• _PROVIDED RECORDS_:
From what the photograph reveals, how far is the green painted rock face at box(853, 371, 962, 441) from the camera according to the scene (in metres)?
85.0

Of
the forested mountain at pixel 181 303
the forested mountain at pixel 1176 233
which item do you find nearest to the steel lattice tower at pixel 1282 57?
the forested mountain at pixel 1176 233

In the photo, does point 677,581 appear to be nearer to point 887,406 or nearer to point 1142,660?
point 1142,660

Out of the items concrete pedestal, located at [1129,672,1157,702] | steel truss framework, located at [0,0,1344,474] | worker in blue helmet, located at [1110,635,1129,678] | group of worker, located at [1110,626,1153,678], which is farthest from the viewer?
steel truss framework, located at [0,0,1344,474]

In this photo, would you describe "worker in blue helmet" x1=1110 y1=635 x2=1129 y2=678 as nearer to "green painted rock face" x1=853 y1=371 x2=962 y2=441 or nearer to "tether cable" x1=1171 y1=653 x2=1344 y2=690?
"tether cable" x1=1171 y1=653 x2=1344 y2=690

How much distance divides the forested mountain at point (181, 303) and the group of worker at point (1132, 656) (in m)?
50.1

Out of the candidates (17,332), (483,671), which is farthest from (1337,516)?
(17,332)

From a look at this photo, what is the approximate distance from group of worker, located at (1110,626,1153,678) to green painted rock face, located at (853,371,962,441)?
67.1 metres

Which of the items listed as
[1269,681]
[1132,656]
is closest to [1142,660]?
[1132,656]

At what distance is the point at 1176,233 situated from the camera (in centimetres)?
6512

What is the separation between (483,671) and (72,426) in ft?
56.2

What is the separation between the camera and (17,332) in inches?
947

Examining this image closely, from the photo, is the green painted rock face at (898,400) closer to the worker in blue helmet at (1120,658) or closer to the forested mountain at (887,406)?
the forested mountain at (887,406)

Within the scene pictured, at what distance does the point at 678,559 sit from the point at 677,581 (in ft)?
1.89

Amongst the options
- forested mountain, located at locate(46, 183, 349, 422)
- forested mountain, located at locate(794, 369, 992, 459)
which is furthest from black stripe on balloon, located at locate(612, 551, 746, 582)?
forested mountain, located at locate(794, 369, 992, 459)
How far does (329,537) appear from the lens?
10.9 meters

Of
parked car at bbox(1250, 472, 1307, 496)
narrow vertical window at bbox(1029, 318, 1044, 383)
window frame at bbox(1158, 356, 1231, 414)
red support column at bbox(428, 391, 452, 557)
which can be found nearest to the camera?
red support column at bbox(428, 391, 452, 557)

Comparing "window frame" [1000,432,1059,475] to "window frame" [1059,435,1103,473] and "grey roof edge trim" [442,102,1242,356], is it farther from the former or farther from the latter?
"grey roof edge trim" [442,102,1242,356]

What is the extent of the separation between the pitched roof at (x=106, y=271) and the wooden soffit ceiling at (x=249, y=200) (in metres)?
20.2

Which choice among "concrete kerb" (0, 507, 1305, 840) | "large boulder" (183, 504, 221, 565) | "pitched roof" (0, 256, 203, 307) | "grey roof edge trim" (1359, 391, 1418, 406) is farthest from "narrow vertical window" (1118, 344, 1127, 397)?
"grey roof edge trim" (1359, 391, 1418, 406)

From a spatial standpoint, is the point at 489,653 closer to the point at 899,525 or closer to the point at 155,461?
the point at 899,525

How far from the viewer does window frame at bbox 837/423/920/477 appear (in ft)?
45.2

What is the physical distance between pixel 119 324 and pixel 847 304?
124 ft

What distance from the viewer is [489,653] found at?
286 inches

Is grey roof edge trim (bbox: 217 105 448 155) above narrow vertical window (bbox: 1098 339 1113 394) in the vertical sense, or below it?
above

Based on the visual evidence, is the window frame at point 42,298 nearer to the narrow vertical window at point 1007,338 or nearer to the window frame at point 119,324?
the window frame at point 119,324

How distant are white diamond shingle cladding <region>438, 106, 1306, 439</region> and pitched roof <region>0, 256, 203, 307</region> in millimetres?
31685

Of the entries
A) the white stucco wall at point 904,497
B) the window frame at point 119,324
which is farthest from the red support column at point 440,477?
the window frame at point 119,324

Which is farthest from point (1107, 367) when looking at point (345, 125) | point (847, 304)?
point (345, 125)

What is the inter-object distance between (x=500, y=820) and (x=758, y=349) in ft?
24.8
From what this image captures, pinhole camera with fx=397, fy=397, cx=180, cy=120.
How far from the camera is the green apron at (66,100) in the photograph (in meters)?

• _DIRECTIONS FOR THIS TASK_: From the line holding "Is grey roof" through the last line above, reproduce each line exactly and add nothing.

• _RESULT OF THE EXERCISE_:
Is grey roof edge trim (bbox: 217 105 448 155) above narrow vertical window (bbox: 1098 339 1113 394) in the vertical sense, or below it?
above

Based on the visual evidence, is the window frame at point 42,298 nearer to the narrow vertical window at point 1007,338 or nearer to the window frame at point 119,324?
the window frame at point 119,324

How distant are white diamond shingle cladding <region>438, 106, 1306, 439</region> and pitched roof <region>0, 256, 203, 307</region> in millimetres?
31685

Of the entries
A) the white stucco wall at point 904,497
B) the window frame at point 119,324
which is farthest from the red support column at point 440,477?
the window frame at point 119,324

Which is farthest from point (1107, 367) when looking at point (345, 125) | point (847, 304)?
point (345, 125)

What is the inter-object distance between (x=500, y=820) and (x=758, y=349) in ft?
24.8
From what this image captures, pinhole camera with fx=397, fy=397, cx=180, cy=120.
How far from the camera is the green apron at (66,100) in the photograph (in meters)?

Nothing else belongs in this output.